REQUIREMENT: Leave out every line before the one containing "common name: african bush elephant", and set down that line and the rest through the end of the listing exactly.

INPUT DATA:
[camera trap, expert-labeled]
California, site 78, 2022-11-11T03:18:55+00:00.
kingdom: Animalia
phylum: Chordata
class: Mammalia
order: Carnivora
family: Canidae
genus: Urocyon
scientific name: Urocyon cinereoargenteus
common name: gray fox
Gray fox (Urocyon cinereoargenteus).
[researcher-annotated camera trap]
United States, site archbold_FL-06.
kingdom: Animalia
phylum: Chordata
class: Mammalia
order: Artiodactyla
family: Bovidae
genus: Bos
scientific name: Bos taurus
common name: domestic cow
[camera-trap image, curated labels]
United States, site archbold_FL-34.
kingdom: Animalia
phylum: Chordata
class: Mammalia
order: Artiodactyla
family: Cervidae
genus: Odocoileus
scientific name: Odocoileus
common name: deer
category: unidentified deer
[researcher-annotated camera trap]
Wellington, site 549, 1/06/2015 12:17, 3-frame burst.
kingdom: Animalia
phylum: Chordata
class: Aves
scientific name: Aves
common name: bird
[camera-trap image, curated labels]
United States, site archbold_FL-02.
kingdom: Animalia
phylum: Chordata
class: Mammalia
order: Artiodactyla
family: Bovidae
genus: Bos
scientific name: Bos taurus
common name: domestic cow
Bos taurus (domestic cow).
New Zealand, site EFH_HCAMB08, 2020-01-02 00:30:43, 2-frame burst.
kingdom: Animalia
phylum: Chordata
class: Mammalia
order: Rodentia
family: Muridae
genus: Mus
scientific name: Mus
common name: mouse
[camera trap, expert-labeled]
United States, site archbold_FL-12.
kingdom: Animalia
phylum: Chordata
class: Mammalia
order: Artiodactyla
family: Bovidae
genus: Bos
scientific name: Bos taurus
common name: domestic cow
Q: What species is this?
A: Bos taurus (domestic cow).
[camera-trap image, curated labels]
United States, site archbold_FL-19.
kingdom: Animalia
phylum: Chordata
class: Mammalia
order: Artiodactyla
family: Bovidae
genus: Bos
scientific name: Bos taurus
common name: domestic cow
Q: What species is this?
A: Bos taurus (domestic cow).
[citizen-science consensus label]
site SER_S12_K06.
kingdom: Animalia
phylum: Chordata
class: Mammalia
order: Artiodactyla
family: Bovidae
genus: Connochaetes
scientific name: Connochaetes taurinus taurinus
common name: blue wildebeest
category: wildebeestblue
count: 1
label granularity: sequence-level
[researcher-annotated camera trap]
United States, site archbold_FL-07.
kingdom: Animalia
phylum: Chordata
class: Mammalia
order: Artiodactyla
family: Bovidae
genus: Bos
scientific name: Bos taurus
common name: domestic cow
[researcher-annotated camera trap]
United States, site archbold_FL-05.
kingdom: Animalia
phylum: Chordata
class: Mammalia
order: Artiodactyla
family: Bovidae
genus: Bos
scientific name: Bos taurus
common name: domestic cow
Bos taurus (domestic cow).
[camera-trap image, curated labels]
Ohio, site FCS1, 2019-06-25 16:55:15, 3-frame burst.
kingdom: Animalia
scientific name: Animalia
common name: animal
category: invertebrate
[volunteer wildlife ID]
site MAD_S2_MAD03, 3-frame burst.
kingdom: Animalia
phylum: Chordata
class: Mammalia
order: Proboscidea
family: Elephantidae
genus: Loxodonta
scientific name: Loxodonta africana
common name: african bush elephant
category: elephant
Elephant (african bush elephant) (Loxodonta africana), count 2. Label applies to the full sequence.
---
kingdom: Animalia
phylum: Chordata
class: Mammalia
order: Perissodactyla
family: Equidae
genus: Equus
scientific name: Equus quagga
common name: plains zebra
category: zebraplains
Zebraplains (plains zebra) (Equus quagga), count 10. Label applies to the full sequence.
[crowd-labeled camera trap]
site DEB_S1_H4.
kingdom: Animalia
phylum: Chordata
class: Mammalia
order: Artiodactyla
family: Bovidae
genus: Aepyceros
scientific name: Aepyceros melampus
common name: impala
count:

TASK RESULT:
common name: african bush elephant
category: elephant
Elephant (african bush elephant) (Loxodonta africana), count 2. Label applies to the full sequence.
---
kingdom: Animalia
phylum: Chordata
class: Mammalia
order: Perissodactyla
family: Equidae
genus: Equus
scientific name: Equus quagga
common name: plains zebra
category: zebraplains
Zebraplains (plains zebra) (Equus quagga), count 10. Label applies to the full sequence.
[crowd-labeled camera trap]
site DEB_S1_H4.
kingdom: Animalia
phylum: Chordata
class: Mammalia
order: Artiodactyla
family: Bovidae
genus: Aepyceros
scientific name: Aepyceros melampus
common name: impala
count:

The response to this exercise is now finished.